Hoje, o Espírito Santo é uma referência nacional em termos de organização e desenvolvimento de cadeias produtivas aquícolas, não somente da tilápia, mas também do camarão de água doce e da produção de mariscos, principalmente, por causa dos trabalhos desenvolvidos em parcerias. E o motivo do sucesso do projeto e da fama do Estado, segundo aponta a gestora do Sebrae “é que o capixaba gosta muito de peixe”.

Uma questão de sustentabilidade

Hoje, são várias as propriedades rurais, nos municípios do Estado, em que há viveiros escavados. Lá no Juara, o local de criação foi beneficiado pela natureza. “Além disto, o projeto traz pontos interessantes, no que diz respeito a sustentabilidade. Os pescadores aprenderam a criar o peixe, diminuindo a predação do estoque pesqueiro da lagoa. Há também uma inclusão social, além de aprender um novo ofício os pescadores trabalham juntos com as esposas e obtém uma renda mensal, aliado a exploração do turismo na própria Lagoa”, explica Zootecnista do CTA e executor do técnico, Thiago José Millani.

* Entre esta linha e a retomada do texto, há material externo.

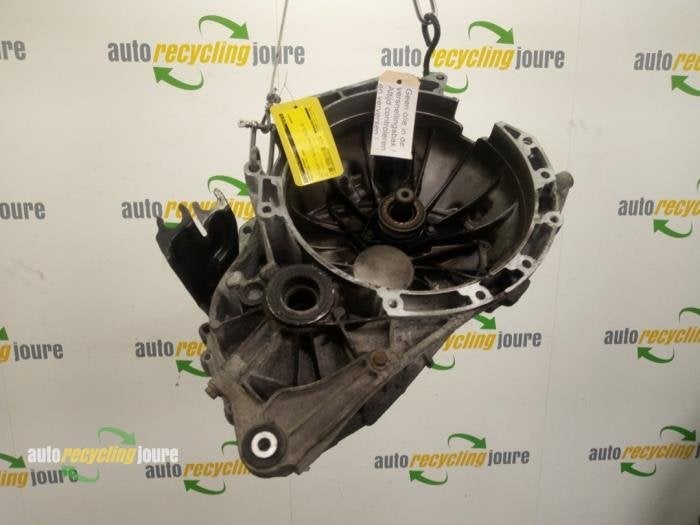 Boîte de vitesse d'un Ford C-Max, -, -, 3 mois de garantie, -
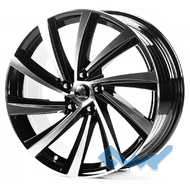 Replica SK1151 8x19 5x112 ET45 DIA57.1 BMF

Existem também uma preocupação com a produção, na Lagoa são utilizadas tilápias tailandesas da linhagem ‘Thai-Chitralada’, espécie revertida sexualmente, que apresenta um melhor desempenho em confinamento (gaiolas). “Os indivíduos (as tilápias) são revertidos para macho, o que garante ganho de peso mais rápido. Há também um acompanhamento diário quanto às questões de sanidade em cada fase do desenvolvimento das tilápias. Lá, há também reaproveitamento do couro da tilápias, que são destinados às empresas que produz bolsas e cintos no Estado de Minas Gerais”, descreve.

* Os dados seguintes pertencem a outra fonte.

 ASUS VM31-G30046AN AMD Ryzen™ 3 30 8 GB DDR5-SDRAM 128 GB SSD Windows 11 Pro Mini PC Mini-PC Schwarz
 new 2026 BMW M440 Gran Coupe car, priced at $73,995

A comercialização dos peixes chega no seu ápice no verão e as vendas esquentam nos feriados, principalmente na Semana Santa. Atualmente, o quilo da tilápia custa R$ 7,00. Para Millani, o projeto que começou com um grande investimento dos parceiros envolvidos, não só ajudou o estoque pesqueiro da Lagoa do Juara, mas mudou a vida de muitos sonhadores, como o Elias.